One thing I like about Chaucer is that I’ll be reading along, minding my own business, and something will leap out and grab me by the mind, fierce fingers with long jagged nails digging deeply in, and say “WtF iS tHAt?

For example the line, “Selde is the Friday al the wowke alyk,” also known as “Seldom is Friday like other days in the week.”

I mean, why Friday? I swear, that one has bothered me for a long time now. Why Friday?

I’ll be in my monthly shower and bam. “Why Friday?”

I’ll be eating some diet cornbread made with bacon, butter, and eggs, and bam. “Why Friday?”

I’ll be cleaning my chain and bam. “Why Friday?”

Each time I wonder “Why Friday?” it sets off a chain reaction. What was it people used to do on Friday? What about Tuesday? Tuesday’s pretty damned special. I once knew a lady whose kid was named Tuesday. But I never knew any kid named Friday. Monday is the name of an awesome song, so awesome they repeated it twice in the title.

All that wondering stopped this morning as I lay on floor, eyes gazing at the asbestos stucco on the ceiling when I realized that Friday was unlike any other day of the week because it ushered in Saturday. Friday was the day of excitement, of anticipation, or as my East Texas lawyer buddy used to say, “It ain’t the flop on the bed, it’s the walk up the stairs.” [*Note: An East Texas girlfriend, upon hearing this aphorism, said “Sounds like that boy needs to get him some new flop.”]
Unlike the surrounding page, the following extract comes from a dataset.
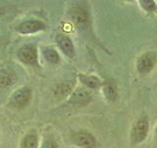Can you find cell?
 <instances>
[{"mask_svg":"<svg viewBox=\"0 0 157 148\" xmlns=\"http://www.w3.org/2000/svg\"><path fill=\"white\" fill-rule=\"evenodd\" d=\"M32 98V91L29 88H21L15 92L11 99H10V104L13 107L16 108H23L25 106L28 105V103L29 102Z\"/></svg>","mask_w":157,"mask_h":148,"instance_id":"obj_1","label":"cell"},{"mask_svg":"<svg viewBox=\"0 0 157 148\" xmlns=\"http://www.w3.org/2000/svg\"><path fill=\"white\" fill-rule=\"evenodd\" d=\"M18 56L26 64H31V65H36L37 62V51L36 47L33 44H28L20 48L18 52Z\"/></svg>","mask_w":157,"mask_h":148,"instance_id":"obj_2","label":"cell"},{"mask_svg":"<svg viewBox=\"0 0 157 148\" xmlns=\"http://www.w3.org/2000/svg\"><path fill=\"white\" fill-rule=\"evenodd\" d=\"M72 140L77 145L83 148H92L95 146V139L90 133L86 131H78L72 135Z\"/></svg>","mask_w":157,"mask_h":148,"instance_id":"obj_3","label":"cell"},{"mask_svg":"<svg viewBox=\"0 0 157 148\" xmlns=\"http://www.w3.org/2000/svg\"><path fill=\"white\" fill-rule=\"evenodd\" d=\"M69 17L80 28H86L88 24L87 13L80 7H73L69 11Z\"/></svg>","mask_w":157,"mask_h":148,"instance_id":"obj_4","label":"cell"},{"mask_svg":"<svg viewBox=\"0 0 157 148\" xmlns=\"http://www.w3.org/2000/svg\"><path fill=\"white\" fill-rule=\"evenodd\" d=\"M156 61V56L154 52H147L141 56L137 61V69L140 73L149 72L154 66Z\"/></svg>","mask_w":157,"mask_h":148,"instance_id":"obj_5","label":"cell"},{"mask_svg":"<svg viewBox=\"0 0 157 148\" xmlns=\"http://www.w3.org/2000/svg\"><path fill=\"white\" fill-rule=\"evenodd\" d=\"M44 29H45V26L43 23L36 21V20H29V21L20 24L16 30L21 34H33Z\"/></svg>","mask_w":157,"mask_h":148,"instance_id":"obj_6","label":"cell"},{"mask_svg":"<svg viewBox=\"0 0 157 148\" xmlns=\"http://www.w3.org/2000/svg\"><path fill=\"white\" fill-rule=\"evenodd\" d=\"M148 131V121L145 117H142L136 123L132 130V138L136 142L142 141L147 135Z\"/></svg>","mask_w":157,"mask_h":148,"instance_id":"obj_7","label":"cell"},{"mask_svg":"<svg viewBox=\"0 0 157 148\" xmlns=\"http://www.w3.org/2000/svg\"><path fill=\"white\" fill-rule=\"evenodd\" d=\"M17 77L10 69H1L0 70V88H7L12 86L16 82Z\"/></svg>","mask_w":157,"mask_h":148,"instance_id":"obj_8","label":"cell"},{"mask_svg":"<svg viewBox=\"0 0 157 148\" xmlns=\"http://www.w3.org/2000/svg\"><path fill=\"white\" fill-rule=\"evenodd\" d=\"M91 96L87 91L83 89H78L73 93L71 97V103L75 105H86L90 101Z\"/></svg>","mask_w":157,"mask_h":148,"instance_id":"obj_9","label":"cell"},{"mask_svg":"<svg viewBox=\"0 0 157 148\" xmlns=\"http://www.w3.org/2000/svg\"><path fill=\"white\" fill-rule=\"evenodd\" d=\"M58 43L59 47L62 49V51L67 54L68 56L73 57L75 56V48H74V44L72 43V41L68 37H60L58 39Z\"/></svg>","mask_w":157,"mask_h":148,"instance_id":"obj_10","label":"cell"},{"mask_svg":"<svg viewBox=\"0 0 157 148\" xmlns=\"http://www.w3.org/2000/svg\"><path fill=\"white\" fill-rule=\"evenodd\" d=\"M22 148H37V136L33 133L28 134L22 142Z\"/></svg>","mask_w":157,"mask_h":148,"instance_id":"obj_11","label":"cell"},{"mask_svg":"<svg viewBox=\"0 0 157 148\" xmlns=\"http://www.w3.org/2000/svg\"><path fill=\"white\" fill-rule=\"evenodd\" d=\"M43 56L48 62H50L52 64H56L59 62V56L55 49L45 48L43 51Z\"/></svg>","mask_w":157,"mask_h":148,"instance_id":"obj_12","label":"cell"},{"mask_svg":"<svg viewBox=\"0 0 157 148\" xmlns=\"http://www.w3.org/2000/svg\"><path fill=\"white\" fill-rule=\"evenodd\" d=\"M81 80L90 88H96L99 85V80L94 76H80Z\"/></svg>","mask_w":157,"mask_h":148,"instance_id":"obj_13","label":"cell"},{"mask_svg":"<svg viewBox=\"0 0 157 148\" xmlns=\"http://www.w3.org/2000/svg\"><path fill=\"white\" fill-rule=\"evenodd\" d=\"M70 91H71V86L68 85L66 83H63L57 86L55 90V94H56V96L63 98V97H66L68 94L70 93Z\"/></svg>","mask_w":157,"mask_h":148,"instance_id":"obj_14","label":"cell"},{"mask_svg":"<svg viewBox=\"0 0 157 148\" xmlns=\"http://www.w3.org/2000/svg\"><path fill=\"white\" fill-rule=\"evenodd\" d=\"M104 92H105L106 97L109 98L110 100H114L116 98V91L112 85H106V87L104 89Z\"/></svg>","mask_w":157,"mask_h":148,"instance_id":"obj_15","label":"cell"},{"mask_svg":"<svg viewBox=\"0 0 157 148\" xmlns=\"http://www.w3.org/2000/svg\"><path fill=\"white\" fill-rule=\"evenodd\" d=\"M140 4L147 11H153L155 9V3L154 1H151V0H141Z\"/></svg>","mask_w":157,"mask_h":148,"instance_id":"obj_16","label":"cell"},{"mask_svg":"<svg viewBox=\"0 0 157 148\" xmlns=\"http://www.w3.org/2000/svg\"><path fill=\"white\" fill-rule=\"evenodd\" d=\"M41 148H57L56 143L51 139H46L42 143Z\"/></svg>","mask_w":157,"mask_h":148,"instance_id":"obj_17","label":"cell"},{"mask_svg":"<svg viewBox=\"0 0 157 148\" xmlns=\"http://www.w3.org/2000/svg\"><path fill=\"white\" fill-rule=\"evenodd\" d=\"M2 14H3V9H1V8H0V16H1Z\"/></svg>","mask_w":157,"mask_h":148,"instance_id":"obj_18","label":"cell"}]
</instances>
Saturday, the day of the Donut, the day you open your eyes and the gore rolls through your veins like a thousand railroad trains, the day of battle, the day of grown men prancing around in form-fitting garish underwear, the day that friendship dies and is replaced by spitting, traitorous alliances of grim necessity, Saturday, the day whose unfolding will stay with you all the rest of the wowke, the day of the wild, the day that calls you.

For a couple months now the covids have put a full stop to the real Donut. Don’t get me wrong, a certain concatenation of creatures has continued to do their own Saturday “Donut” ride, thumbing their nose at the potential infliction of needless suffering and covid death, so strong is the call of Saturday.

But for me the call has ebbed with each wowke. Every Saturday it calls me, but it calls me less. Now that we’re on the edge of being permitted to go about the business of spreading covids in earnest, “reopening” as it’s euphemistically called, the call has become roar.

It’s tried to, anyway.

This morning I lay there and listened as hard as I could. There was a faint murmuring off in the distance, the clink of chains, the buzz of e-derailleurs, the wheeen of brakes on carbon wheels, the desperate pant of the drop.

I listened as hard as I could but all I heard was the call of the tame.